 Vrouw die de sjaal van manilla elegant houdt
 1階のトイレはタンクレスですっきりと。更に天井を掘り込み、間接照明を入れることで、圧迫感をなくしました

-=-=-

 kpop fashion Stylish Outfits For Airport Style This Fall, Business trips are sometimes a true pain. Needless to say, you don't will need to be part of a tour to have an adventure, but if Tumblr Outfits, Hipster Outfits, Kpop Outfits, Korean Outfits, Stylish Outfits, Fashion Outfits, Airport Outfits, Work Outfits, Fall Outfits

-=-=-

▶ Requirement:
Send back an exact copy of only the lines from the line with "Vrouw die de sjaal van manilla elegant houdt" up to and including the line with "1階のトイレはタンクレスです" in the data above.

▶ Written response:
 Vrouw die de sjaal van manilla elegant houdt
 1階のトイレはタンクレスですっきりと。更に天井を掘り込み、間接照明を入れることで、圧迫感をなくしました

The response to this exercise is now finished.